The UK government has also pledged to reduce emissions by 78 per cent by 2035 compared to 1990 levels.     

 Eustice was facing questions regarding the effect of livestock farming and meat consumption on the planet, which generates powerful greenhouse gases (file photo)

Reducing greenhouse gas emissions including CO2 and methane is seen as key to achieving the aims of the Paris Agreement to limit climate change.

Adopted in 2016, the Paris Agreement aims to hold an increase in global average temperature to below 3.6ºF (2°C) and pursue efforts to limit the temperature increase to 2.7°F (1.5°C).

Hitting the Paris targets is seen as key to averting a planetary catastrophe, leading to devastation in the form of frequent climate disasters and millions of deaths. 

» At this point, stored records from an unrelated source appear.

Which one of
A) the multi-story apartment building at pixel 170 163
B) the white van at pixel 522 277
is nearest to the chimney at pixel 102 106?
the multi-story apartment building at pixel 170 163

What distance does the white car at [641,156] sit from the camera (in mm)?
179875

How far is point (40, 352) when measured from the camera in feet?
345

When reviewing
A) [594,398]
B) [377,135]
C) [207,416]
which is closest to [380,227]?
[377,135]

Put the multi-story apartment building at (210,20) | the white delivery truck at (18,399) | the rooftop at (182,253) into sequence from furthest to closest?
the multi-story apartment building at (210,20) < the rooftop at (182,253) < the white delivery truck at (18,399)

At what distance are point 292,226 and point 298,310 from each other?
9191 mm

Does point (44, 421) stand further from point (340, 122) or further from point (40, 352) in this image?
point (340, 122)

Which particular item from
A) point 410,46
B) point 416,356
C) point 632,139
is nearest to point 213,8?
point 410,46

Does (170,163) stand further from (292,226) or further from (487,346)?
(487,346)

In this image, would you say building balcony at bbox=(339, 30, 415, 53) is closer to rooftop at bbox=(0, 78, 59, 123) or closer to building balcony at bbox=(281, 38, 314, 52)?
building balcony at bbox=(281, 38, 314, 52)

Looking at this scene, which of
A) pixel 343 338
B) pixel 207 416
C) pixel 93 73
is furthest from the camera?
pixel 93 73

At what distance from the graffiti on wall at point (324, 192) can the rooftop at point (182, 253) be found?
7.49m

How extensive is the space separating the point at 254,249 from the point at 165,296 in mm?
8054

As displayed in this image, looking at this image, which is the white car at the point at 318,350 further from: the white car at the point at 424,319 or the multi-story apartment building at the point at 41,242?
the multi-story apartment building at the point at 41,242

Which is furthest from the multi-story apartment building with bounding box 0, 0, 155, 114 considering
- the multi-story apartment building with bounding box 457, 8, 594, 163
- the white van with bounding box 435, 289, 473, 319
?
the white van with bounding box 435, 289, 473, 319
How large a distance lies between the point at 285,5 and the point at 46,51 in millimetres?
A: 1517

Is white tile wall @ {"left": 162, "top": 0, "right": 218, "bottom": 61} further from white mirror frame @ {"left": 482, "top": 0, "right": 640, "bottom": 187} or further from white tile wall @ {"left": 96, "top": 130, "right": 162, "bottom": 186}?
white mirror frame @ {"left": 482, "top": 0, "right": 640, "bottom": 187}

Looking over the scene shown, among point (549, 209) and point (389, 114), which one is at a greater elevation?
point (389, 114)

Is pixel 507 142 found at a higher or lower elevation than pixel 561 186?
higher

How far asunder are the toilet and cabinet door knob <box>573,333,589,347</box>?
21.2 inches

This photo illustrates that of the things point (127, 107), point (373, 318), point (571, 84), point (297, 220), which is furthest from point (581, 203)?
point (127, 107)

A switch to plant-based food already appears unlikely; McDonald’s, one of the biggest meat purchasers in the world, told MailOnline in December that it has no plans to phase out beef. 


McDonald’s told MailOnline at the launch of its first ‘carbon neural’ restaurant in December that it has no plans to phase out meat.

McDonald’s said it’s committed to keeping beef on its menu if it is sustainably sourced, despite a transition to plant-based foods being able to cut greenhouse gas emissions. 

Currently, McDonald’s is one of the largest beef purchasers in the world. Roughly 80 per cent of its total emissions come from its supply chain, in particular its use of beef, chicken, dairy and other proteins. 

‘We’re not on a road-map to phase-out beef entirely; we’re on a road-map for sustainable beef,’ Beth Hart, McDonald’s vice president for supply chain and ‘brand trust’, told MailOnline. 

McDonald’s recently launched the ‘McPlant’, a vegan burger made out of pea protein.